Tuesday, May 15, 2007

Day 2.......Haifa

Wednesday we headed to Haifa. The trip north was very interesting. Lots of hi-tech, religion, military, shipping, academics and all near the water. A very pretty town, it is Israel's third largest city with about a half million people living in the area. It is home to the Baha'i Complex which dominates the Mt. Carmel hillside in Haifa which is the world headquarters of the Baha'i Faith.

The Israeli government has made it illegal to solicit or engage in recruiting of religions within the country. I thought that was funny. They don't want any other religion "poaching" on their land, so to speak. You know, a funny thing, most people on earth claim as their religion the one they were born into. I have met very very few who have studied the religions of the world and picked one out and adhered to its tenants. How about you? And speaking of mountains in Israel, like in about every other country on earth, some element of the Roman Catholic church controls all of the highest mountain perches. Nothing new there.

On the way to Haifa we passed through some Arab settlements inhabited by the people known as the Druze. Now to give you some background on the Arab situation in Israel, lets be clear. There are about 1.5 million Arabs in Israel. Many live in Nazareth, Jerusalem and Haifa. Of all the Arabs in Israel, about 78% are Muslim, 12% Christian and 10% Druze and Bedouin. All of them are faced with the paradox of being Arab and also citizens of the state of Israel that since it's inception has been in conflict with the Arab world. The Druze have been a persecuted minority in the Middle East since they broke away from mainstream Islam in the 11th century. For this reason they have tended to inhabit inaccessible mountain ranges where they could hold out for protection against their enemies. Today the religious Druze dress in very different dark blue garb with white hats and sometimes wear some very serious moustaches. They are a striking bunch for sure and seem to dance to the beat of only their drum in Israel. Probably just the way they like it. Embracing change isn't high on their list of priorities I would think. Past the Arab Druze villages we headed north. I could see the hills of Haifa ahead.

Last fall Haifa took about 200 rockets from Hezbollah in Lebanon to the north. Many people died. To see the demolished buildings, to think of the air raid sirens blaring giving residents about 5 minutes to get to cover, to see the damage the ball-bearings that were encapsulated in the rockets did, it was all very sobering.
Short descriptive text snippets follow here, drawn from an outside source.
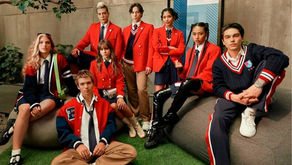 Netflix divulga o primeiro trailer completo do reboot de Rebelde!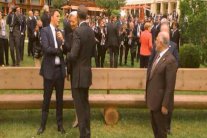 علاوي يدعو لإنقاذ الاقتصاد من المحاصصة والفساد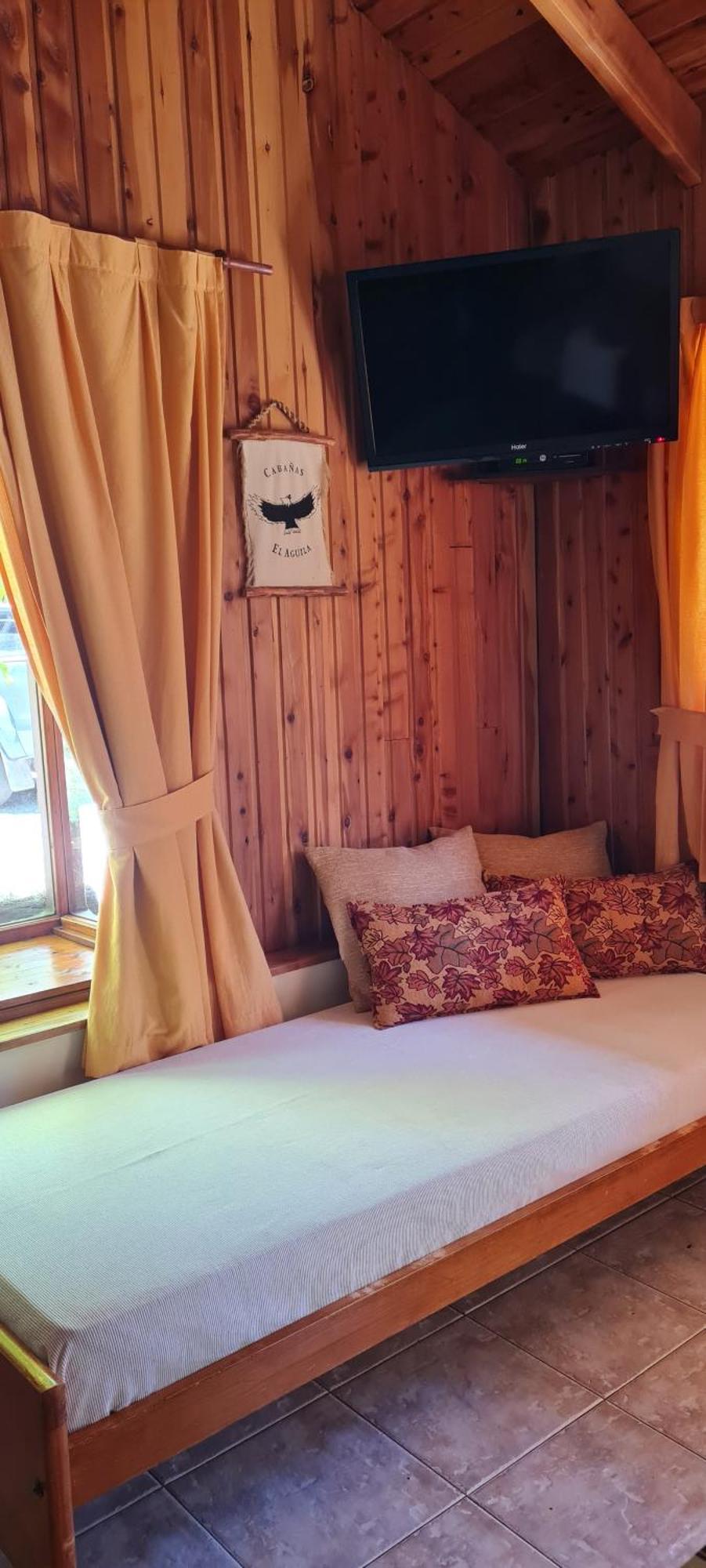 Aparthotel El Aguila San Carlos de Bariloche Exterior foto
There is alot of hate in the world. Everywhere. I think there is more, much more, attention paid to the issue of land and who controls it today than differences of religous thought. Maybe the world has become greedier.

We headed north to the Haifa yacht basin and enjoyed a gorgeous lunch under some cloudy weather. Weddings are held throughout the week and we enjoyed taking some pictures of a newly-married couple. The groom was, for lack of a better word, an "albino" looking gent with a very pretty, dark-complected bride. I flipped the guy a $20 US bill and told him to take his bride to dinner. I thought he was going to shake my hand off he was so happy. I hope they make a long life together, but wonder what their children may look like. Haifa needs a clean-up too. Industrial waste permeates the river flowing into the sea and no shortage of litter. Maybe when you get rocket attacks day after day for 33 days your priorities change. Mine probably would.

Speaking of fighting. It seems the Israeli's think that a short-lived war is what is always what is needed. Everyone is upset with their current Prime Minister because the Second Lebanese War last fall lasted over 32 days. War is war. I have never been in a war in my life and hope never to see first-hand the carnage of war in America. It was one thing to ride choppers into a controlled training area when I was at West Point with an empty magazine in my M-16 and another to see where the kytusha rockets rained down on a city. Their 6-day War didn't last long but I am afraid that the power shift and economics coming from Iran will prolong future skirmishes. And if one thing is certain in my mind, Israel better never, ever let its guard down with it's neighbors. Today, there is a real committment around the world to wake up and have a good cup of coffee, maybe go to work or play, maybe visit a school, make the world a better place, yet, in some places, like Gaza, these militant Islamic extremists wake up and have their Arabic java and then decide to lob some Qussam rockets into Israel. May God help us all.